Provided passage >>
Chase in Seychelles is first known example of hunting in wild by creature thought to be herbivore

Last modified on Mon 23 Aug 2021 14.58 EDT

A Seychelles giant tortoise, a species previously thought to be a strict herbivore, has been filmed chasing and eating a baby bird in a “horrifying and amazing” attack, with researchers stating it was the first documented example of deliberate hunting in the wild by the species.

The video, taken on Fregate Island in July 2020, shows a female giant tortoise slowly stalking a lesser noddy tern chick, snapping at it unsuccessfully before delivering a lethal bow by clamping its jaws directly around its head.

The video shows the tortoise climbing off its log to retrieve the now-dead chick before swallowing it whole.

The privately owned Fregate Island is managed for ecotourism and home to about 3,000 giant tortoises. Other tortoises in the area have been seen making similar attacks but no tortoise species has been seen actively pursuing prey in the wild before.

The Seychelles giant tortoise is a member of the species Aldabrachelys gigantea, which are “generally assumed to be strict herbivores”, according to a study published in Current Biology.

Dataset extract >>
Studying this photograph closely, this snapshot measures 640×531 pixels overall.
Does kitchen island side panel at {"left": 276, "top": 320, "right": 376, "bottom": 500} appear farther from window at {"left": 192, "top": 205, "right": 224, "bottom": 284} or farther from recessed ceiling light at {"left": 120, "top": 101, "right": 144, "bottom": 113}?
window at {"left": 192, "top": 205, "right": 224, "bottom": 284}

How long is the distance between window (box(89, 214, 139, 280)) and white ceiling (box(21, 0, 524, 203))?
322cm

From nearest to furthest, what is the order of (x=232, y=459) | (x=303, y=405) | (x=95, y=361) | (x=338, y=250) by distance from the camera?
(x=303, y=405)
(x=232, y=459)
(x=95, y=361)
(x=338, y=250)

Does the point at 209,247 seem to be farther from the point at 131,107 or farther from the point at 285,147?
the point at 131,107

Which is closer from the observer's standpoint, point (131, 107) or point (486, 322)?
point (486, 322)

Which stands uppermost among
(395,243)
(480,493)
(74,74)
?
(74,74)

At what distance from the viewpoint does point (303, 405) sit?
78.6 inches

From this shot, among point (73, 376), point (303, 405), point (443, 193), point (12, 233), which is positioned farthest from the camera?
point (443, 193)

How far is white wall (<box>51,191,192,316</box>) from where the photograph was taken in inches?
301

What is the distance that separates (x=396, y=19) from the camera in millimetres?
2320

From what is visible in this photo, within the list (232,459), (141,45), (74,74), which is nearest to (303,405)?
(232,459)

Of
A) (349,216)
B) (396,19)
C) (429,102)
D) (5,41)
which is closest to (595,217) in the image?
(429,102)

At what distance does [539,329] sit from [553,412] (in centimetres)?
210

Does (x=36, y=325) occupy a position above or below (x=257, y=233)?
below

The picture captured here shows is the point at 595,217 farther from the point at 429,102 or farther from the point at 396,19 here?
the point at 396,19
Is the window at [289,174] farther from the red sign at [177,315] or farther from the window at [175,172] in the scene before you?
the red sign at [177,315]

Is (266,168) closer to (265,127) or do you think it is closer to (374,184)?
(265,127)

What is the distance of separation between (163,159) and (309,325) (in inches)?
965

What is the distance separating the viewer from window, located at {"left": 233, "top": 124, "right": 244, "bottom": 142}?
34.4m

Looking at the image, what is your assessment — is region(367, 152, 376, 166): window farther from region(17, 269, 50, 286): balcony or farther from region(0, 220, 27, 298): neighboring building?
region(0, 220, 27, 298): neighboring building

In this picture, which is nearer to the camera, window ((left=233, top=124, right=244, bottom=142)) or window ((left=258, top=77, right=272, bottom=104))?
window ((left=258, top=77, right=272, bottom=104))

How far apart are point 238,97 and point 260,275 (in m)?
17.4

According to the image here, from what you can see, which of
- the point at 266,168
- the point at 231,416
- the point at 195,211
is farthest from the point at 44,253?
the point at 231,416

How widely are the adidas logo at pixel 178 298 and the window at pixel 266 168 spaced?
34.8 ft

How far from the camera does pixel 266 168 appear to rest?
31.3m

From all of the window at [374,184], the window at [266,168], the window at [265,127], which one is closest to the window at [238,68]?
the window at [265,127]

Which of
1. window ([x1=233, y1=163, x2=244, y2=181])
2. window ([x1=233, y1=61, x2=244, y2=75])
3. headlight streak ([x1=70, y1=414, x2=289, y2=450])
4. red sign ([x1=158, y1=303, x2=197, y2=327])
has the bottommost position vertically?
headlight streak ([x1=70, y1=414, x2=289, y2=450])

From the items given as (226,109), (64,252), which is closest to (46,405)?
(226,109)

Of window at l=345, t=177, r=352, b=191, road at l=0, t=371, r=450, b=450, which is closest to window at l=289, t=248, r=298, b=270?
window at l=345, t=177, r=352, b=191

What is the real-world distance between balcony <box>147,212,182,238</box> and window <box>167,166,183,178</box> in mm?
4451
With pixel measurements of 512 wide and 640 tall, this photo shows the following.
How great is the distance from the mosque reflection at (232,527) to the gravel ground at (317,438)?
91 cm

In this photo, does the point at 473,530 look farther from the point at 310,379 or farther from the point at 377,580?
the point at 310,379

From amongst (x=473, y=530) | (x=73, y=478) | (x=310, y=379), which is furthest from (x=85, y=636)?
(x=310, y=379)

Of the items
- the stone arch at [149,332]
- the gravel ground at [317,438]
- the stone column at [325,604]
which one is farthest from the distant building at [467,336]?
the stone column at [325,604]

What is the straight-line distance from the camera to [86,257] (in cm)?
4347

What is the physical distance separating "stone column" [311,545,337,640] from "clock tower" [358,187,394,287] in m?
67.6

Action item >>
Answer these questions from the article about the Seychelles giant tortoise:
1. Where and when was the video taken?
2. About how many giant tortoises live on Fregate Island?
3. What species does the Seychelles giant tortoise belong to?
Answer from the text alone, not from the listing.

Answer section >>
1. On Fregate Island, in July 2020.
2. About 3,000.
3. Aldabrachelys gigantea.